* START Data supplied *
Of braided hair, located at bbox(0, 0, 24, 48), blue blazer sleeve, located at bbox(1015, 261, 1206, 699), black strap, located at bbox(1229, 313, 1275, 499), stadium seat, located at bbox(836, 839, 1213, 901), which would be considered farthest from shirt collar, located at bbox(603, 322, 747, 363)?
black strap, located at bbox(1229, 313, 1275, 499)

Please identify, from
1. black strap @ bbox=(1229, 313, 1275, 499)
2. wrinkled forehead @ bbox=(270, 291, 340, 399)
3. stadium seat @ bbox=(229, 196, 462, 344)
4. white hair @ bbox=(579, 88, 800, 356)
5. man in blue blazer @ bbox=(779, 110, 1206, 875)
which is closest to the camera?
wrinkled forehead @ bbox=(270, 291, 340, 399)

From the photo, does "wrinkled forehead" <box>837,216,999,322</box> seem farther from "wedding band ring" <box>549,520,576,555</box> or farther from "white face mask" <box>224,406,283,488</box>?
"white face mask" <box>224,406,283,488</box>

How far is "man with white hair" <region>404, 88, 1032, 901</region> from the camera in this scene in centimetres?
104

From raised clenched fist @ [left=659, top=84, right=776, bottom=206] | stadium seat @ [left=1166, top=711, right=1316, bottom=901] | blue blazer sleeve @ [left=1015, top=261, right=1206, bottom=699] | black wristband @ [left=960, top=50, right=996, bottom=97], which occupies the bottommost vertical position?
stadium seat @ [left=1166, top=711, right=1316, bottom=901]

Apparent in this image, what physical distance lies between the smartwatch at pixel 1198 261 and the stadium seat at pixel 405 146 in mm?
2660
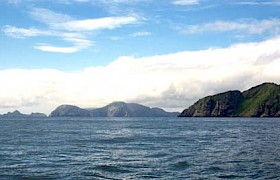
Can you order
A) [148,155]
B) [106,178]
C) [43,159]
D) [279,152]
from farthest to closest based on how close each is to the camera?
1. [279,152]
2. [148,155]
3. [43,159]
4. [106,178]

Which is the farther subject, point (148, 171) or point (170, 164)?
point (170, 164)

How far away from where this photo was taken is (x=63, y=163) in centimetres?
5928

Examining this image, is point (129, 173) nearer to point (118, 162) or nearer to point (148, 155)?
point (118, 162)

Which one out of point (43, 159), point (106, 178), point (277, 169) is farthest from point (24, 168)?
point (277, 169)

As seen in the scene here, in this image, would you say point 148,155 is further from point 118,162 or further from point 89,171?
point 89,171

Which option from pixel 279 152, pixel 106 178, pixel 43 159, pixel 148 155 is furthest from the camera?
pixel 279 152

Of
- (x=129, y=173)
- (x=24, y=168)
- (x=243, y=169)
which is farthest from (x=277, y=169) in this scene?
(x=24, y=168)

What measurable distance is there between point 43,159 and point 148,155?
1841cm

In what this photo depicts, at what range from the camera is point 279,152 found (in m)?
76.5

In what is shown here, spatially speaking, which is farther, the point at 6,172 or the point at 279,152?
the point at 279,152

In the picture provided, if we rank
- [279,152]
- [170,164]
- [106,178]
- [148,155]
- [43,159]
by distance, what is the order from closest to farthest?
[106,178] → [170,164] → [43,159] → [148,155] → [279,152]

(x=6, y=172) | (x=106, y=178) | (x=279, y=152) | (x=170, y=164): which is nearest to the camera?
(x=106, y=178)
* END Data supplied *
▶ **Goal of the exercise**
Give back each entry exactly as it appears, with no pictures.

▶ **Correct output**
Of braided hair, located at bbox(0, 0, 24, 48), blue blazer sleeve, located at bbox(1015, 261, 1206, 699), black strap, located at bbox(1229, 313, 1275, 499), stadium seat, located at bbox(836, 839, 1213, 901), which would be considered farthest from shirt collar, located at bbox(603, 322, 747, 363)?
black strap, located at bbox(1229, 313, 1275, 499)

Please identify, from
1. black strap @ bbox=(1229, 313, 1275, 499)
2. wrinkled forehead @ bbox=(270, 291, 340, 399)
3. stadium seat @ bbox=(229, 196, 462, 344)
4. white hair @ bbox=(579, 88, 800, 356)
5. man in blue blazer @ bbox=(779, 110, 1206, 875)
which is closest to the camera?
wrinkled forehead @ bbox=(270, 291, 340, 399)

From the photo, does "wrinkled forehead" <box>837,216,999,322</box> seem farther from "wedding band ring" <box>549,520,576,555</box> or farther from "white face mask" <box>224,406,283,488</box>?
"white face mask" <box>224,406,283,488</box>

How far is "man with white hair" <region>404, 88, 1032, 901</region> from the camera in this scene in centimetres?
104

From raised clenched fist @ [left=659, top=84, right=776, bottom=206] | stadium seat @ [left=1166, top=711, right=1316, bottom=901] | blue blazer sleeve @ [left=1015, top=261, right=1206, bottom=699] | black wristband @ [left=960, top=50, right=996, bottom=97], which occupies the bottommost vertical position?
stadium seat @ [left=1166, top=711, right=1316, bottom=901]

Apparent in this image, what physical distance lies between the smartwatch at pixel 1198 261 and the stadium seat at pixel 405 146 in mm?
2660
Can you order
A) [148,155]
B) [106,178]
C) [43,159]
D) [279,152]
from farthest to closest based on how close each is to the camera?
1. [279,152]
2. [148,155]
3. [43,159]
4. [106,178]

Which is the farther subject, point (148, 171) or point (170, 164)?
point (170, 164)

How far away from where this photo was taken is (x=63, y=163) in centimetres?
5928

Examining this image, is point (129, 173) nearer to point (118, 162) or nearer to point (148, 155)?
point (118, 162)

Which one out of point (43, 159), point (106, 178), point (277, 169) is farthest from point (24, 168)?
point (277, 169)

As seen in the scene here, in this image, would you say point 148,155 is further from point 118,162 or further from point 89,171?
point 89,171

Which option from pixel 279 152, pixel 106 178, pixel 43 159, pixel 148 155 is furthest from the camera?
pixel 279 152

Of
- (x=129, y=173)
- (x=24, y=168)
- (x=243, y=169)
which is farthest from (x=277, y=169) in this scene?
(x=24, y=168)

What measurable distance is there between point 43,159 and point 148,155?
1841cm

In what this photo depicts, at what range from the camera is point 279,152 found (in m)?
76.5

In what is shown here, spatially speaking, which is farther, the point at 6,172 or the point at 279,152?
the point at 279,152

In the picture provided, if we rank
- [279,152]
- [170,164]
- [106,178]
- [148,155]
- [43,159]
by distance, what is the order from closest to farthest?
[106,178] → [170,164] → [43,159] → [148,155] → [279,152]

(x=6, y=172) | (x=106, y=178) | (x=279, y=152) | (x=170, y=164): which is nearest to the camera?
(x=106, y=178)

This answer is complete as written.